START EXCERPT PROVIDED

I am on Day 2 of not working out and while it is very hard (I refuse to lie about this, it sucks actually) I am just going to keep on embracing the challenge.
You know what I did realize was a part of me not wanting to take a break (besides the obvious of weight gain)? The fear that I actually will NOT WANT TO return to hardcore exercising and running once I feel better. I mean, what if I become lazy and just never get back into it?! Irrationality rearing it’s ugly head again… I have always been into fitness and taking time off does not change my thoughts and morals around this.
But let’s move on for now!
Today is more about FOOD as it’s halfway through the week and therefore time for What I Ate Wednesday! As always, thanks and appreciations go to Jenn blogging over at Peas and Crayons! I missed last week’s WIAW shenanigans so I am more than excited to be back in action
For today’s WIAW post I wanted to give a glimpse into my time at home and all of the different foods and dishes I bought, cooked, ordered and baked! I started to write this post before I made the commitment to stop exercising for an extended amount of time but feel like I owe myself and you all an explanation on what is happening with my food intake with no workouts involved. I am planning to write that for next week though, so stay tuned!

END EXCERPT PROVIDED
START DATA

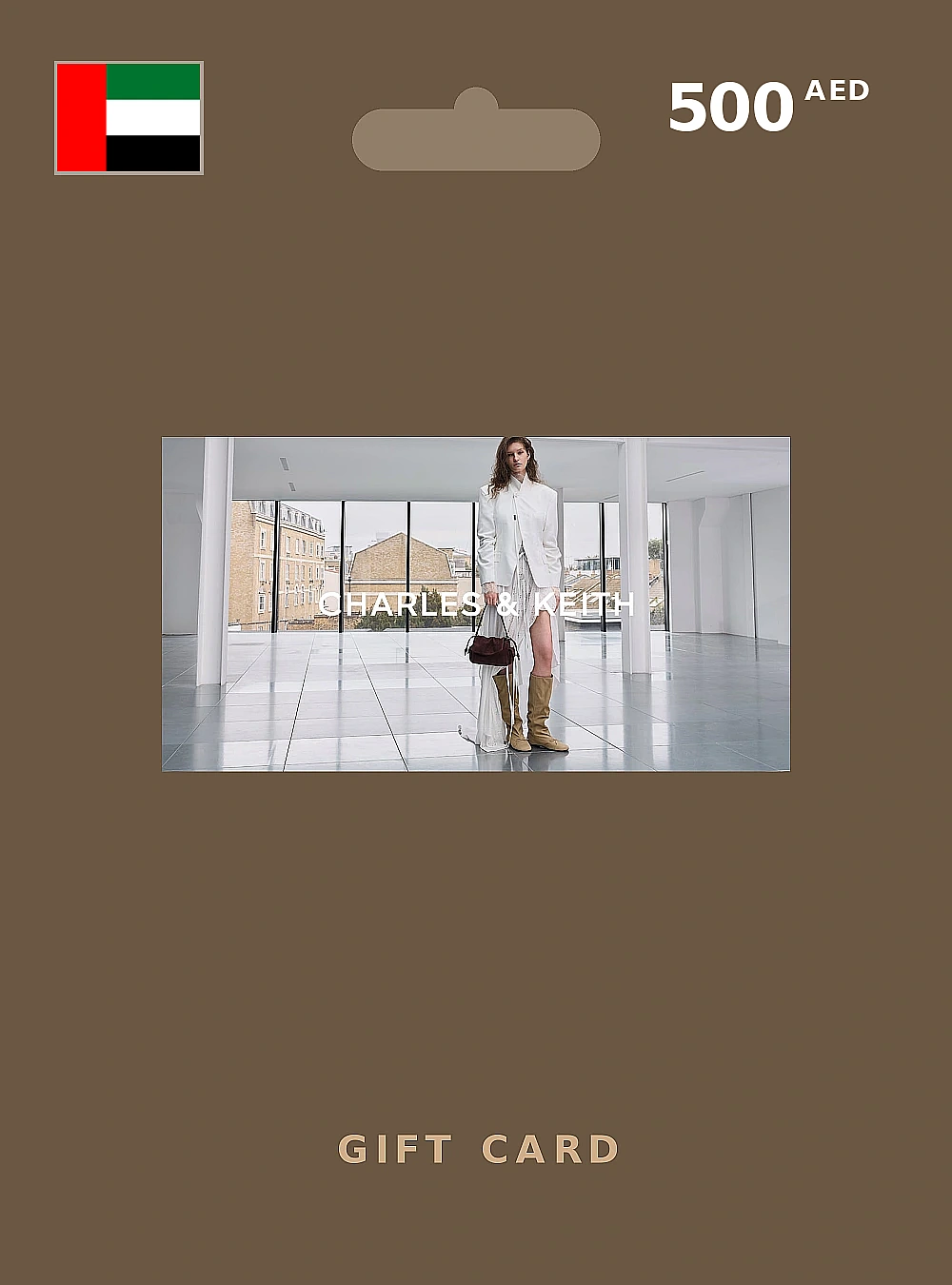 Charles & Keith Gift Card 500 AED UNITED ARAB EMIRATES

END DATA

Reproduce the part of the blog post about pausing workouts starting at "But let’s move" and ending at "so stay tuned!".

But let’s move on for now!
Today is more about FOOD as it’s halfway through the week and therefore time for What I Ate Wednesday! As always, thanks and appreciations go to Jenn blogging over at Peas and Crayons! I missed last week’s WIAW shenanigans so I am more than excited to be back in action
For today’s WIAW post I wanted to give a glimpse into my time at home and all of the different foods and dishes I bought, cooked, ordered and baked! I started to write this post before I made the commitment to stop exercising for an extended amount of time but feel like I owe myself and you all an explanation on what is happening with my food intake with no workouts involved. I am planning to write that for next week though, so stay tuned!